### Provided information
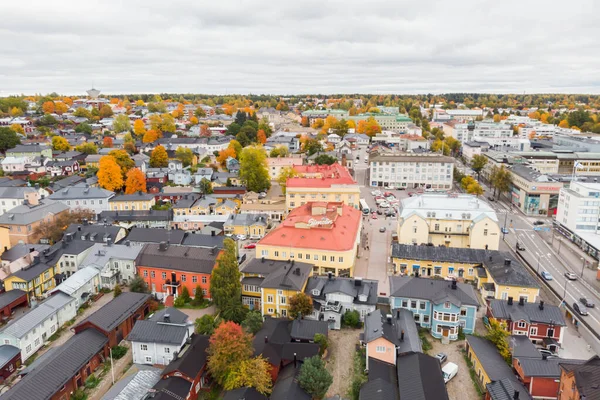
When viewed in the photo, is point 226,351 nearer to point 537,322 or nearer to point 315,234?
point 315,234

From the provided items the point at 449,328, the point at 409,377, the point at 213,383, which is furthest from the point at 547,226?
the point at 213,383

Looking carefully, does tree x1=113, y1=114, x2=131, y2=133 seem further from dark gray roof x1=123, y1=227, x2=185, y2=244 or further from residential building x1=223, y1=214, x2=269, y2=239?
dark gray roof x1=123, y1=227, x2=185, y2=244

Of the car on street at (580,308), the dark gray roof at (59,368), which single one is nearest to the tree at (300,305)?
the dark gray roof at (59,368)

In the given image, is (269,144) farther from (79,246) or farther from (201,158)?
(79,246)

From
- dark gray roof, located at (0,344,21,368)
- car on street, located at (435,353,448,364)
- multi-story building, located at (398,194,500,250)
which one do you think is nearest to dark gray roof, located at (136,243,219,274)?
dark gray roof, located at (0,344,21,368)

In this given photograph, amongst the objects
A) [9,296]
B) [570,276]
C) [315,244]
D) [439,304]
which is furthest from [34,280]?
[570,276]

### Work to be completed
Copy the listing above word for word, leaving out the pictures.

### Reply
When viewed in the photo, is point 226,351 nearer to point 537,322 or nearer to point 315,234?
point 315,234

From the provided items the point at 449,328, the point at 409,377, the point at 213,383, which is furthest from the point at 547,226?
the point at 213,383

Looking carefully, does tree x1=113, y1=114, x2=131, y2=133 seem further from dark gray roof x1=123, y1=227, x2=185, y2=244 or further from residential building x1=223, y1=214, x2=269, y2=239?
dark gray roof x1=123, y1=227, x2=185, y2=244

Of the car on street at (580,308), the dark gray roof at (59,368), which single one is nearest to the tree at (300,305)?
the dark gray roof at (59,368)

In the given image, is (269,144) farther from (79,246) or farther from (201,158)?
(79,246)

From
- dark gray roof, located at (0,344,21,368)
- car on street, located at (435,353,448,364)
- multi-story building, located at (398,194,500,250)
which one do you think is nearest to dark gray roof, located at (136,243,219,274)?
dark gray roof, located at (0,344,21,368)

In this given photograph, amongst the objects
A) [9,296]
B) [570,276]
C) [315,244]
D) [439,304]
which is furthest from [34,280]?
[570,276]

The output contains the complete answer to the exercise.